Task 1 - Data analysis genomics
For your coursework, you will analyse next generation sequencing data and spectrometry data produced by different techniques.
The coursework has two sections:
Section A tests your learning in genomics (learning outcome 1).
Section B tests your learning in proteomics (learning outcome 3).
You will be given an individual dataset for each section.
This document contains the brief for Section A. Dr David Smith will provide the brief for Section B.

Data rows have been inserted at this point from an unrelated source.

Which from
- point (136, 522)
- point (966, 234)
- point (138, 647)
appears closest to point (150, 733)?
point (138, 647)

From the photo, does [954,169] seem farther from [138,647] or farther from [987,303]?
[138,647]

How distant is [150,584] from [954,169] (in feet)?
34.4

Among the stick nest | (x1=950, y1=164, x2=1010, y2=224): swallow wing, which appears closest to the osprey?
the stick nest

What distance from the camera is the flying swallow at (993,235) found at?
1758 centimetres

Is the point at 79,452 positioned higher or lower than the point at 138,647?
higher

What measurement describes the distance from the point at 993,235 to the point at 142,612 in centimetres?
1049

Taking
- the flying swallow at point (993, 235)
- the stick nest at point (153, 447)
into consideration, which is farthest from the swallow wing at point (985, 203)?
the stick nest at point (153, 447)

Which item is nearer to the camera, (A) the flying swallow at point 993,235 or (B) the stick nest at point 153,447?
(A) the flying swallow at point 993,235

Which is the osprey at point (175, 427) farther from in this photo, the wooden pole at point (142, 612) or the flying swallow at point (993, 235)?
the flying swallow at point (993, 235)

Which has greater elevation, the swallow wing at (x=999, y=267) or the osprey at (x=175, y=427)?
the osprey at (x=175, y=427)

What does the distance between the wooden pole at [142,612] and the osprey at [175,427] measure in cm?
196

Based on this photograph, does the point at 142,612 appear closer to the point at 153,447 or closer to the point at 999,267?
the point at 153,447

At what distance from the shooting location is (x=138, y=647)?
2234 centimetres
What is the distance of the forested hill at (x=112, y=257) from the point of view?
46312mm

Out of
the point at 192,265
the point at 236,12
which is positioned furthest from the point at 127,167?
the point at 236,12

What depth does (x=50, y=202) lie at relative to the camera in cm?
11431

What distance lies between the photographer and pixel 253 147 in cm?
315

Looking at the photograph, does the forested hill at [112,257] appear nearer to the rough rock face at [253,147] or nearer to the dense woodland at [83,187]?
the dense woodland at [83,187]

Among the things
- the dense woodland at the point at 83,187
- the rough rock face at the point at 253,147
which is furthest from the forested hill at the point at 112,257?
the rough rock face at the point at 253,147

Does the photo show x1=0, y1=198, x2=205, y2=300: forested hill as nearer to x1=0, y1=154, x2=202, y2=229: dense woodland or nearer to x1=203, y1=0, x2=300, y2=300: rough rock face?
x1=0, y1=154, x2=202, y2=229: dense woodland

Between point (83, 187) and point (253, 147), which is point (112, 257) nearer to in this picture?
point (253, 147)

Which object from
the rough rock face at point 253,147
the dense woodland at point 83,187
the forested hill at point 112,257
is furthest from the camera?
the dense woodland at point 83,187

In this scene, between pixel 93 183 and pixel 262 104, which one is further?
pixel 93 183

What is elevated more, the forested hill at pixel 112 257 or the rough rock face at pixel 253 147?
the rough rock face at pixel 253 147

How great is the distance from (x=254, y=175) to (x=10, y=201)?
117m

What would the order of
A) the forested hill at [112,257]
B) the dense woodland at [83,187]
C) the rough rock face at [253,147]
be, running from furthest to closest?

You must perform the analyses yourself and write methods, results and answers in your own words. Doing the analysis yourself and writing in your own words is important because we are assessing whether you are able to perform the analysis and if you have understood the ideas you have been learning about.
Section A - Genomics
Your data are from Illumina paired-end sequencing of one human. You should analyse these resequencing data to
• get a list of genomic variants
• summarise the variants
Part 1: Producing a list of the individual's genomic variants Instructions
Start by creating a directory for this coursework inside your home directory. All the files you produce should go into this folder. You should not copy the raw data files into this folder, use the raw data files as input by providing their file path.
Make a text file (in MS Wordpad, Apple TextEdit, notepad++ or another software). On the first line of the text file state which directory you are working in. Copy each command into the text file as you run them. Check that the command is written exactly as you gave it on the command line. Make sure there are no typos and no spelling has been autocorrected.
This is very similar analysis that you did with a practise dataset in the computer practicals. You should do the computational steps that are needed to produce a list of variants (some exericses we did in the practicals were to help you understand the format and contents of file types, you do not need to repeat those exercises).
Part 2: Summary of the variants detected Instructions
Investigate the types of variants that were found and report how many were of each type (e.g. the number that were SNVs and the number that were indels). There are many ways of classifying variants and you should decide yourself how to do this (by thinking about what aspects of variants is most interesting). ANNOVAR can annotate variants with a lot of information. In human genomics, we are usually interested in the variants that are most likely to cause disease.
You should present your results in a table and you can classifiy variants a few ways but the table should take up no more than half a page. The counting can be done in Excel, which will be demonstrated in class. Credit will be given for working out a bioinformatics method to do this (such as using software or writing a script).